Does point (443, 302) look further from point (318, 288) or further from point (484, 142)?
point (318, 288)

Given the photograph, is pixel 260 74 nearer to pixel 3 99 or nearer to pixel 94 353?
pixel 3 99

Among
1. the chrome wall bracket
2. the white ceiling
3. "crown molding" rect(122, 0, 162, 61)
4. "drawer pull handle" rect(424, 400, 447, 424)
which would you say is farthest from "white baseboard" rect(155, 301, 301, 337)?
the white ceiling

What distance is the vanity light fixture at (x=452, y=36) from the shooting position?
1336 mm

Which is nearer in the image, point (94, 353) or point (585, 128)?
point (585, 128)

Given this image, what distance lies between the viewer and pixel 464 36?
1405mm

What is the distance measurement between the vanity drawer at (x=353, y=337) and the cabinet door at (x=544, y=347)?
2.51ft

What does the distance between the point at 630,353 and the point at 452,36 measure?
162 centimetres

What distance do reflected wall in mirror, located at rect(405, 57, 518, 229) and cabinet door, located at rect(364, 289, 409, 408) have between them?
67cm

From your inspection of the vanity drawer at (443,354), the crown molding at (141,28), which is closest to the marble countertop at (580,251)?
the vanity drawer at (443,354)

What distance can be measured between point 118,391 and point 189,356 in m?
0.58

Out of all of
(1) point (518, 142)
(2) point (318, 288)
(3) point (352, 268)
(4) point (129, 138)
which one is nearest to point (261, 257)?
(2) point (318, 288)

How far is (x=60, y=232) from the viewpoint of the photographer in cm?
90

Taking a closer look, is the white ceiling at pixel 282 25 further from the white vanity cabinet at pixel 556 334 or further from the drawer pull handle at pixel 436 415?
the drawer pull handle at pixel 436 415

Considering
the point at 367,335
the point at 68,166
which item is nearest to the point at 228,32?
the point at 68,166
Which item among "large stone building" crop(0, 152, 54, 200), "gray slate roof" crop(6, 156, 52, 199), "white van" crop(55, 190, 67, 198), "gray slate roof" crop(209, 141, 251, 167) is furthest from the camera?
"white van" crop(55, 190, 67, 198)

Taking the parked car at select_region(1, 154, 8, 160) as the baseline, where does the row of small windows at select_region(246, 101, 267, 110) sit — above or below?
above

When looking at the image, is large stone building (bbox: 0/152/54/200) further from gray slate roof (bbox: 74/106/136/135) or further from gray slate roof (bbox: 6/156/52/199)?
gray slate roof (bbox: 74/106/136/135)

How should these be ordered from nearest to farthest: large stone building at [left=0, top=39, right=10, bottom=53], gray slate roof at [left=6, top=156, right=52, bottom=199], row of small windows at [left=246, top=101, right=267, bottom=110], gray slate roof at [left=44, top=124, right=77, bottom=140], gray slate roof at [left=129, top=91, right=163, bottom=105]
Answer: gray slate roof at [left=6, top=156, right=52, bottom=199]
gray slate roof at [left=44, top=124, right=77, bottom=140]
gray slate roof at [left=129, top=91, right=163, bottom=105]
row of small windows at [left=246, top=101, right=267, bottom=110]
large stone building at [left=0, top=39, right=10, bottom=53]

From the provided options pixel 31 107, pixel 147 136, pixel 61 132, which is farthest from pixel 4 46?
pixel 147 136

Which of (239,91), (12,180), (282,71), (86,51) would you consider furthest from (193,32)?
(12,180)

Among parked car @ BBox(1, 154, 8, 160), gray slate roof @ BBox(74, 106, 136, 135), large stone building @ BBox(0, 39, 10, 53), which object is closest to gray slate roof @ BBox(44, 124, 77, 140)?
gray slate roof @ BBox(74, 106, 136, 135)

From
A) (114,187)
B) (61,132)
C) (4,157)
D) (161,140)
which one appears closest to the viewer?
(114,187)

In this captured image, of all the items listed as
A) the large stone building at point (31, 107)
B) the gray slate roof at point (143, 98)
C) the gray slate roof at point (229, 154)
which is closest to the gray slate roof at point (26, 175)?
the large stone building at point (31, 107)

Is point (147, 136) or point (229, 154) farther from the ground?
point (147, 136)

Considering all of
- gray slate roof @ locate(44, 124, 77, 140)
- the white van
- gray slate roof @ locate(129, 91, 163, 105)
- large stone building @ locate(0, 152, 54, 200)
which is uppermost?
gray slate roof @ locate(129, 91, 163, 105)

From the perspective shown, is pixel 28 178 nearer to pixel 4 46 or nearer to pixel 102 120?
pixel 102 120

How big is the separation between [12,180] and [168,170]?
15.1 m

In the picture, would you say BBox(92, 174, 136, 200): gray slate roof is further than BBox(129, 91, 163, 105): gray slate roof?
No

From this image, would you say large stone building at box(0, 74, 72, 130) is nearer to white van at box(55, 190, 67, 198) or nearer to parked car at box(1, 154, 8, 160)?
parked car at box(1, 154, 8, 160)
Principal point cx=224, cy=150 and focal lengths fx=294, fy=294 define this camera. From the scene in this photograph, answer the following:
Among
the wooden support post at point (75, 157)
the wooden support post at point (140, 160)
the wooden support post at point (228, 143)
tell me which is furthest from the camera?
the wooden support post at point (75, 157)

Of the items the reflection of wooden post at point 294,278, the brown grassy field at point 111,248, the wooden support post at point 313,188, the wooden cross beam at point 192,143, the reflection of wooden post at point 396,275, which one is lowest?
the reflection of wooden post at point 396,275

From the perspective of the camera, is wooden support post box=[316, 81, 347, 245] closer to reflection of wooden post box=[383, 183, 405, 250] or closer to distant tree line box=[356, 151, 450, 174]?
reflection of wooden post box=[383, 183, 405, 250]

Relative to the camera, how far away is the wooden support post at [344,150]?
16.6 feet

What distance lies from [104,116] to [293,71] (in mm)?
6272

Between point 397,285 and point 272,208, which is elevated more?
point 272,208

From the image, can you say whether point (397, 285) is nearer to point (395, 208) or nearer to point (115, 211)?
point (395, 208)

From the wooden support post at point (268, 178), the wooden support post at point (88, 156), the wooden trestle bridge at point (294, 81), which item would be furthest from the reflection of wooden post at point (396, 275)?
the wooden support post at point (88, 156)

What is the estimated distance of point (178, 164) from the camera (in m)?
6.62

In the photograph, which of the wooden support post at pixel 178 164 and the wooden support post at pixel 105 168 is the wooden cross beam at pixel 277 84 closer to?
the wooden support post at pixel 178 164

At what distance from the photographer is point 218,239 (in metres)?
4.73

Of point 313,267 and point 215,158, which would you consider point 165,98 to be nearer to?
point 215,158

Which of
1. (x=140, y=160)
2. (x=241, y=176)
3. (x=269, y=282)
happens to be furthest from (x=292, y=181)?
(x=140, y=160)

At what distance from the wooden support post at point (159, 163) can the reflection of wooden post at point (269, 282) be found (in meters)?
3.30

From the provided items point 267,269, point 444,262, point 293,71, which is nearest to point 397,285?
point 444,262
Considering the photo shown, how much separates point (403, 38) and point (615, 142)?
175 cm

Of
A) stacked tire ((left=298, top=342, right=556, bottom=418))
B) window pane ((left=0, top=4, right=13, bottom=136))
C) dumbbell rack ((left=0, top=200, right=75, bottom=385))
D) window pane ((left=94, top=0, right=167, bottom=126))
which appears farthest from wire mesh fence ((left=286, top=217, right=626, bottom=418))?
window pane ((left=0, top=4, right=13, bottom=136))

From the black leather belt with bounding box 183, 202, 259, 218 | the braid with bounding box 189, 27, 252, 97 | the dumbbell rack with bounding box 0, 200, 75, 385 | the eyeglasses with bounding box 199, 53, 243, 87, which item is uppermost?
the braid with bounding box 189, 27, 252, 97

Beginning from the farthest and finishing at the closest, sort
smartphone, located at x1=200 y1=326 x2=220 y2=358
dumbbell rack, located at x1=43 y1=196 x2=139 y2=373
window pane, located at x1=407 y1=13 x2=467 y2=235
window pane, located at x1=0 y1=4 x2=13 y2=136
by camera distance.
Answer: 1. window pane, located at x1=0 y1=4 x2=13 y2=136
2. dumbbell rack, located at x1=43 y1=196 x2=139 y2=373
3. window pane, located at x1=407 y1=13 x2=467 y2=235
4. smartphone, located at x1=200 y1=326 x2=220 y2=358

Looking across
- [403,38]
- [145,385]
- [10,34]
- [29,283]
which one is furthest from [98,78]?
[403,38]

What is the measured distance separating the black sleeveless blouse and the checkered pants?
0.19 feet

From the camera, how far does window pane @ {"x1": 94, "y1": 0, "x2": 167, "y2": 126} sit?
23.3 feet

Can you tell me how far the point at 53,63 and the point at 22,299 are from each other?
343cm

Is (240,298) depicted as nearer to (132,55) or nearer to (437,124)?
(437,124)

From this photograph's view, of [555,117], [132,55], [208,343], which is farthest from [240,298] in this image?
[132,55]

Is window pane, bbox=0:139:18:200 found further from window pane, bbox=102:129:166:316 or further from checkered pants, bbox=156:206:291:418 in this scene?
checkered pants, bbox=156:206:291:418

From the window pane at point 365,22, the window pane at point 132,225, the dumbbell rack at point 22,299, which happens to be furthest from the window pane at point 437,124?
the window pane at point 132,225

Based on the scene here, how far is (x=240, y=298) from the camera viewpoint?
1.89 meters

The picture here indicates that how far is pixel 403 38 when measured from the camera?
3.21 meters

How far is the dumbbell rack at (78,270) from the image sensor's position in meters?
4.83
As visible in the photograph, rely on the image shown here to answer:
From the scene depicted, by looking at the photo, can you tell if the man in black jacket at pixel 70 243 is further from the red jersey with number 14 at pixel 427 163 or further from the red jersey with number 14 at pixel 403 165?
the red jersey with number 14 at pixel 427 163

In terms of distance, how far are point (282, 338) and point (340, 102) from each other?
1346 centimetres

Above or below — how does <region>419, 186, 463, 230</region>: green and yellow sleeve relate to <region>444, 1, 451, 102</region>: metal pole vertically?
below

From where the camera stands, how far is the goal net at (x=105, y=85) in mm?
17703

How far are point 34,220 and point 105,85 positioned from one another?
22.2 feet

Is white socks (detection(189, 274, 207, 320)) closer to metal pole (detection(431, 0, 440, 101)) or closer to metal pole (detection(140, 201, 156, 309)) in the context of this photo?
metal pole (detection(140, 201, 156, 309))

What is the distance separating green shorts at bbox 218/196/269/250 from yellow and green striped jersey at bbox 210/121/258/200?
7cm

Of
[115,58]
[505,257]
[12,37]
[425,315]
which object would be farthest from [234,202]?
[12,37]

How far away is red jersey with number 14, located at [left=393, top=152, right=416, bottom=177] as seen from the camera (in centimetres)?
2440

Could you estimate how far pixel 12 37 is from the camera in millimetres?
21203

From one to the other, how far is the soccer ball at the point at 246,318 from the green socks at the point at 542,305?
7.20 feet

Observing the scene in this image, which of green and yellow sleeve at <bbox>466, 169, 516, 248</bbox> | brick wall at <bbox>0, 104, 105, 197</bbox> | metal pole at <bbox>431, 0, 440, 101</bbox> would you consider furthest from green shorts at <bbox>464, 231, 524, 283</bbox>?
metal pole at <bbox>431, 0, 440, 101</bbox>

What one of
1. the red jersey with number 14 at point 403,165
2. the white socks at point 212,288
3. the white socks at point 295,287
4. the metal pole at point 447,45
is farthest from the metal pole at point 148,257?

⁂

# YOUR GOAL
Starting from the line containing "Is white socks" and ending with the final line of the data, reproduce each line exactly as it appears, including no other lines.

# TASK ANSWER
Is white socks (detection(189, 274, 207, 320)) closer to metal pole (detection(431, 0, 440, 101)) or closer to metal pole (detection(140, 201, 156, 309)) in the context of this photo?
metal pole (detection(140, 201, 156, 309))

What is the distance separating green shorts at bbox 218/196/269/250 from yellow and green striped jersey at bbox 210/121/258/200?
7cm

Of
[115,58]
[505,257]
[12,37]
[425,315]
which object would be farthest from [234,202]?
[12,37]

How far away is red jersey with number 14, located at [left=393, top=152, right=416, bottom=177] as seen from the camera (in centimetres)?
2440

Could you estimate how far pixel 12 37 is from the camera in millimetres?
21203

From one to the other, how far is the soccer ball at the point at 246,318 from the green socks at the point at 542,305?
7.20 feet

Observing the scene in this image, which of green and yellow sleeve at <bbox>466, 169, 516, 248</bbox> | brick wall at <bbox>0, 104, 105, 197</bbox> | metal pole at <bbox>431, 0, 440, 101</bbox> would you consider furthest from green shorts at <bbox>464, 231, 524, 283</bbox>?
metal pole at <bbox>431, 0, 440, 101</bbox>

What one of
1. the red jersey with number 14 at point 403,165
2. the white socks at point 212,288
3. the white socks at point 295,287
4. the metal pole at point 447,45
is farthest from the metal pole at point 148,257?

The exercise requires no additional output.